Fokus utama koperasi adalah menyediakan kebutuhan esensial masyarakat, mulai dari pupuk, gas LPG, hingga sembako.
”Kita berkumpul dalam RAT ini, bertujuan memetakan usaha apa yang paling cocok bagi masyarakat Desa Maguan ke depan. Wacana kami mencakup distribusi pupuk, gas LPG, hingga sembako. Kehadiran Kopdes ini bukan untuk mematikan UMKM, melainkan menjadi mitra strategis bagi para pedagang di desa kita,” jelas Anton di sela-sela pemaparannya.
Senada dengan hal tersebut, Kepala Desa Maguan, Saipul Amri, dalam sambutannya menekankan pentingnya soliditas antar warga.
Ia berharap, Kopdes Merah Putih dapat menjadi pilar ekonomi yang kokoh bagi seluruh elemen masyarakat.
”Selaku Kepala Desa, saya mengajak kita semua untuk menjaga kekompakan dalam mengembangkan koperasi ini. Kopdes Maguan sudah berdiri kokoh, dan ini adalah aset kita bersama yang harus kita rawat dan besarkan untuk kesejahteraan bersama,” harap Saipul.

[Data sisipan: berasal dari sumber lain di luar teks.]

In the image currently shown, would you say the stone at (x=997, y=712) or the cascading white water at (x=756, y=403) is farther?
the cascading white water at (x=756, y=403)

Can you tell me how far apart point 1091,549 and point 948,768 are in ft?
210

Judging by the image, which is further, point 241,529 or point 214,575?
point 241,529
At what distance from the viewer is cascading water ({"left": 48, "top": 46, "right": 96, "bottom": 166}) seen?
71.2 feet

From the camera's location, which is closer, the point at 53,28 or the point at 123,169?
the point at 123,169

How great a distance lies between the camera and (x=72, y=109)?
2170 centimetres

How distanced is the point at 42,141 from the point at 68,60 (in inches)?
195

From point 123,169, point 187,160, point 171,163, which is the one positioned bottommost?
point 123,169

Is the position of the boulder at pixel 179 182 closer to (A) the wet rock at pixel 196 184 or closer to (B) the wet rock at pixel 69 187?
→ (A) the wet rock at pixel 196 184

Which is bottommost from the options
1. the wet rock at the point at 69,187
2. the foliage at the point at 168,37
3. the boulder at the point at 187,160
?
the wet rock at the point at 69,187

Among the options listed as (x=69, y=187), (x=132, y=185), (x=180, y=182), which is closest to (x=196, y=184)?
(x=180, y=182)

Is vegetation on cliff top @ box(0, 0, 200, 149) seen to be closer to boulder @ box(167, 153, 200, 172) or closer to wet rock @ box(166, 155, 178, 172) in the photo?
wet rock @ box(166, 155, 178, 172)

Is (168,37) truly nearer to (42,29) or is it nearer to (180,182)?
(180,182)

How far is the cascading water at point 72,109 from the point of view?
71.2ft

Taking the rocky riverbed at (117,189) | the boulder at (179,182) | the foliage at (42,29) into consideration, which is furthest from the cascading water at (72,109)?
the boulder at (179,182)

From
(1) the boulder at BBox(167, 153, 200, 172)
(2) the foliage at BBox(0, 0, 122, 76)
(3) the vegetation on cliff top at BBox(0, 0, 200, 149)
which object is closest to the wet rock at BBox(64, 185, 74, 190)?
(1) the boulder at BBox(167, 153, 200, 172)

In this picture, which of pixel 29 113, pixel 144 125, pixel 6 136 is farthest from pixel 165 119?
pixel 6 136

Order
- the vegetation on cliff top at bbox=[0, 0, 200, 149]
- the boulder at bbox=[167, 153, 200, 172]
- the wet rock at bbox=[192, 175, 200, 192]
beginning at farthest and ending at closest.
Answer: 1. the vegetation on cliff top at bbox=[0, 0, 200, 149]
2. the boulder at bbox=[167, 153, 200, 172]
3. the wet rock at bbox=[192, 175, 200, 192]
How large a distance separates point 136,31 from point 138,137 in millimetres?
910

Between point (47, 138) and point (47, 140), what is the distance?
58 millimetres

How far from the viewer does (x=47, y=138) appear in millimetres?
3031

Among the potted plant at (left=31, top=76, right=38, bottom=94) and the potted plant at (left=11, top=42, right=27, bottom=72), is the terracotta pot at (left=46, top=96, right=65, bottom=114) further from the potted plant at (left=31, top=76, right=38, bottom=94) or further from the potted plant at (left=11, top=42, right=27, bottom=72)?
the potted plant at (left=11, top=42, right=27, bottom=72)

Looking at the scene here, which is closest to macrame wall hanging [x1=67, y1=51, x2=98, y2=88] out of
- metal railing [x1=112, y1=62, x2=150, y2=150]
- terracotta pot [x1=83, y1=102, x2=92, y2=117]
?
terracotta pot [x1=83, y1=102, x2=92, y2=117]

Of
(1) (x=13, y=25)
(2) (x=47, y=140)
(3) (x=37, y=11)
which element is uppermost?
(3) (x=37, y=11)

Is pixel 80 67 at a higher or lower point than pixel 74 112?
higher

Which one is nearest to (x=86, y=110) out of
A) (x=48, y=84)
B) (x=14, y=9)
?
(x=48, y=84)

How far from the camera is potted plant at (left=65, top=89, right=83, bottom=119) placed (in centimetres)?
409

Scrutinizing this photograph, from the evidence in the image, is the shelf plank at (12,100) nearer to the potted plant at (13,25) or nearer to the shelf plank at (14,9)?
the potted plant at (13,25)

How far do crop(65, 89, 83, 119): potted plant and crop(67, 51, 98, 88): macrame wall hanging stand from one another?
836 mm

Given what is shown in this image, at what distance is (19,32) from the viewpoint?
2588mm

Dalam kesempatan yang sama, pendamping Kopdes Merah Putih, Vizi Altitiani, memberikan gambaran teknis mengenai arah pengembangan bisnis yang menyesuaikan karakter wilayah Desa Maguan sebagai kawasan pergudangan dan pertanian.
Vizi menjelaskan bahwa Kopdes Merah Putih telah menjalin kerja sama dengan sejumlah mitra strategis dari Badan Usaha Milik Negara (BUMN) untuk menjamin pasokan dan legalitas usaha.
Dalam sektor pertanian menjadi agen pupuk resmi bekerja sama dengan PT Pupuk Indonesia.
Sektor sembako menjalin kemitraan dengan ID FOOD.
Sektor Kesehatan Rencana pembukaan apotek dan klinik yang wajib memenuhi standar tenaga kesehatan bersertifikat (SIP).
”Gerai Koperasi Merah Putih tidak hanya berfungsi sebagai penjual, tetapi juga sebagai off-taker (penampung) produk masyarakat. Produk-produk UMKM dari Bapak dan Ibu sekalian bisa masuk ke koperasi untuk diperjualbelikan secara lebih luas,” pungkas Vizi.
Acara RAT berakhir dengan tertib dan menghasilkan sejumlah kesepakatan penting yang diharapkan mampu membawa perubahan signifikan bagi roda ekonomi di Desa Maguan.